» REQUEST: Count the lines of the data below that contain the string "farther", and give only that number.

» DATA LINES:

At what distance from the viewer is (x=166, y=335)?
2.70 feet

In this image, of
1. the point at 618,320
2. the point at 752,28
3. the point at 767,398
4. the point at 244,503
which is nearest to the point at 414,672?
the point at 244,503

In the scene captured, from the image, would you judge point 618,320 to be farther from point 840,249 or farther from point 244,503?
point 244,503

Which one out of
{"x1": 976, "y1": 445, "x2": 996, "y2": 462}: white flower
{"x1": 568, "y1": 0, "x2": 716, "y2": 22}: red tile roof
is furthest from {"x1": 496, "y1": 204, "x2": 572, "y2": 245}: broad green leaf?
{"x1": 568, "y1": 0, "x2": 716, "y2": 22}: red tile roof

==

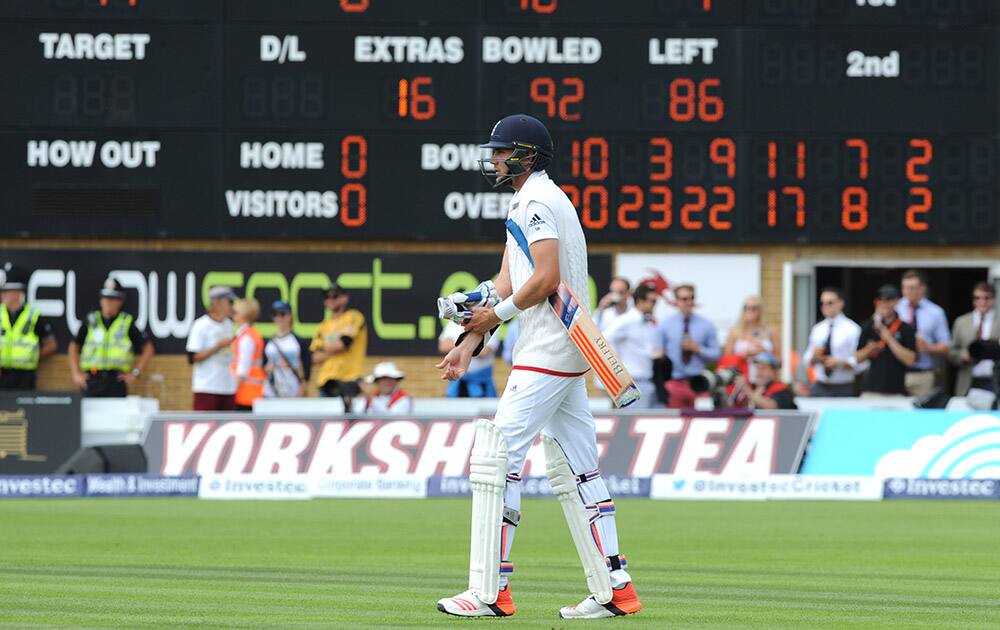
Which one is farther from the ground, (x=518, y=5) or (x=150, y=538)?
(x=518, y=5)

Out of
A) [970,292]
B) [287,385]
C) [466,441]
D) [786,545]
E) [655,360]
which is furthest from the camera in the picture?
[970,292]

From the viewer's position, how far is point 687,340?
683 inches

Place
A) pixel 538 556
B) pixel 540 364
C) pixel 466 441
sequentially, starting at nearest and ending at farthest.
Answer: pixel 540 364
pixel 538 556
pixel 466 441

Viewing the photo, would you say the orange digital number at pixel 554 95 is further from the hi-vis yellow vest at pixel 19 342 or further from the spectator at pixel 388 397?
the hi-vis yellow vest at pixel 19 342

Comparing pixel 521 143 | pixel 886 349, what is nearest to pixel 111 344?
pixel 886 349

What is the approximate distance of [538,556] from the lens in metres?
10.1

» WRITTEN RESPONSE: 2